### EXERCISE 1
In the passage about the sky last night, rewrite the paragraph beginning "As I sat in the hospital room" in a shorter form that keeps its main facts.
### EXERCISE 2
Write the next part of the passage about the sky last night, starting after its final sentence.

### SUPPLIED PASSAGE
The sky last night
As I sat in the hospital room at my daughter's bedside last night I noticed a glorious sunset . The view from her hospital room window was really nice...peaceful.An hour earlier she (my daughter) began having severe stomach spasms and pain so I had to rush her into the emergency room of our local hospital. Of course as a mother you always fear the worst and as I sat there quietly praying that it would be nothing serious the nurse came into the room with the results . she smiled reassuringly and said "well , everything looks absolutely normal" I took a long deep breath and sigh of relief and as she went on to explain she said "I know you must have feared the worst since I am a mom too and I know what its like when your kids are not well." Now I felt a sense of relief and safety as though I was surrounded by friends...people who cared . Other women who understood.
Just then my daughter ask me to give her cell phone to her so I did. I saw she was calling her boyfriend (my daughter is 17) to tell him that she is in the hospital....I guess she thought he would come visit her , comfort her or something. I tried to act as though I wasn't listening but was. As tears began streaming down her face she said in a sad voice "ok, thats fine" and ended the call. Disappointing, crushing, devastating ...I knew what she was feeling that moment all to well. I held her hand and did not say a word for I knew that we both knew what had just occurred. After a few moments of silence and tears I looked at her , smiled and said "I love you" she said "love you too mom" ....and as I looked out her window I realized the sky looked particularly beautiful last night and we were there for one another, together to comfort and care and does anything else really matter?

### SOURCE INFORMATION

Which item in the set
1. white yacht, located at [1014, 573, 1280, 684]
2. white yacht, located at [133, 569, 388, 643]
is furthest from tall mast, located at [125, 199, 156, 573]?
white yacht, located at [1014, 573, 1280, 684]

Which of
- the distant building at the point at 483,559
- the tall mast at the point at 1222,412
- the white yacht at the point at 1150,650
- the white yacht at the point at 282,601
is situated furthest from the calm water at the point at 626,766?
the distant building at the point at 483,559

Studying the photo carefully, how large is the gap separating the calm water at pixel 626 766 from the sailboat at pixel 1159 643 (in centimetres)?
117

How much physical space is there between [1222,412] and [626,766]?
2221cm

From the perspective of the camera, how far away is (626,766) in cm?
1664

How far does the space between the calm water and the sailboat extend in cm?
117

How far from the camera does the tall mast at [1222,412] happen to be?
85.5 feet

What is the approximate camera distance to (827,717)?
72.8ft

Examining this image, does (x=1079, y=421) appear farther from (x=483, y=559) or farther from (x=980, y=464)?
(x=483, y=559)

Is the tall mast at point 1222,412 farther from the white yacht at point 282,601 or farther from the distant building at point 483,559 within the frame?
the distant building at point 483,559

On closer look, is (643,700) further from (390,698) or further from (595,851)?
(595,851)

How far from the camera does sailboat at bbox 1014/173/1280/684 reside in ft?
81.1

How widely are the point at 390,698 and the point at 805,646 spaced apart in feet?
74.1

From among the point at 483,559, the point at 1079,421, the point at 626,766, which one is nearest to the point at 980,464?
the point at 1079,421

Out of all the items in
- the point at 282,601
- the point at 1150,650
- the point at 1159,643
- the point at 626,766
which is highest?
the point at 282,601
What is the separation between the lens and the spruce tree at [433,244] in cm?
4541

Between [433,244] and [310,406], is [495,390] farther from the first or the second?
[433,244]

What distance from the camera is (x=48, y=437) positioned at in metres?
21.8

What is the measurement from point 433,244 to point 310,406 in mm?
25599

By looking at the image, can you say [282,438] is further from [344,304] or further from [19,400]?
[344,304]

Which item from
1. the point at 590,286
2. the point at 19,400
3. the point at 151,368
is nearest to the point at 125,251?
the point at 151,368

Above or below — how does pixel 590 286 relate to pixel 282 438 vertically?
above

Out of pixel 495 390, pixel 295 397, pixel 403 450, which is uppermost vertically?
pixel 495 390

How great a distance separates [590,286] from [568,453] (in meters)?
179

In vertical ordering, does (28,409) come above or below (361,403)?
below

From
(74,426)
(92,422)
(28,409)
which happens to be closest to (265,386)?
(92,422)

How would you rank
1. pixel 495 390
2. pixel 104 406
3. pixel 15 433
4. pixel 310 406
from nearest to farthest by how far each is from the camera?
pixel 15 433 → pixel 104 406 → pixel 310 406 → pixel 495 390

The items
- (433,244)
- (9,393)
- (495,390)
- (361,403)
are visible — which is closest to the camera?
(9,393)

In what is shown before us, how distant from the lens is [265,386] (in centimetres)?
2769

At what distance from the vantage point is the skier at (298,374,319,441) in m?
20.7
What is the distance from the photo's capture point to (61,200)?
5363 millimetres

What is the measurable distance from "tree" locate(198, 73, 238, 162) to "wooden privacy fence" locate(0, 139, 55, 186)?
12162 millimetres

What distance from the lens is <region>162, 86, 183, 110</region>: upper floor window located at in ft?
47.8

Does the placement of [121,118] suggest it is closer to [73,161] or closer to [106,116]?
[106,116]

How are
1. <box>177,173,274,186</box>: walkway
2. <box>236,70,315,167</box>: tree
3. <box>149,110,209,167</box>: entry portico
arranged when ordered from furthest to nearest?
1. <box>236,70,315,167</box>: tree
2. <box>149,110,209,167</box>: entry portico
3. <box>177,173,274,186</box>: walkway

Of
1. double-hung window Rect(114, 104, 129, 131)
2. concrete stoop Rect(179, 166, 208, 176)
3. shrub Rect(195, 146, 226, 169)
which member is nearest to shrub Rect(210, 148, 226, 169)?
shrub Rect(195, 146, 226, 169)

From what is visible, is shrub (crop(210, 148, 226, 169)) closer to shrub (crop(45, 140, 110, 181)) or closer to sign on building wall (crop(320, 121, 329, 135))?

### RESPONSE 1
Sitting at my daughter's hospital bedside last night, I noticed a glorious sunset through her window, and the view felt peaceful. An hour earlier she had severe stomach spasms and pain, so I rushed her to our local hospital's emergency room. I prayed it was nothing serious. Then the nurse came in smiling and said everything looked absolutely normal. She explained that she was a mom too and knew what it's like when your kids are unwell. I felt relief and safety, as if I were surrounded by friends and other women who understood.

### RESPONSE 2
Comments (19)
Glad she's okay
tears dont come to my eyes easy but after reading your blog you have them streaming out of my eyes kinda got something similar myself going on with my eldest daughter' reasons perhaps why, teary eyed so easily... we do everything to save them and protect them from hurt but when we cant when its out of our hands we do feel helpless but as you said,comfort sometimes comfort is all we need... glad to hear your daughters results came back good.. well and good wishes to you both
Thank you
balt,
And great dads like you...thank you
Yeah, we want to save them or spare them of the hurt but at the same time we realize that they must feel the pain in order to grow and learn
have and still do and will till the end, thats life
Thanks for the kind words
Now now! Sensitivity with a woman goes a long way
seriously though , yeah I understand he could have been busy but I could hear his voice on the phone and he obviously was insensitive. didn't say "are you ok?" or "wish I could be there for you" those words alone would have made a world of difference.
well ... kay ... still, at the end of the day, he wouldn't have popped over at the ER so end result would have been exactly the same... so ... i cannot see the difference practice-wise; but, I mean, ... if u say it's imp ...
welcome.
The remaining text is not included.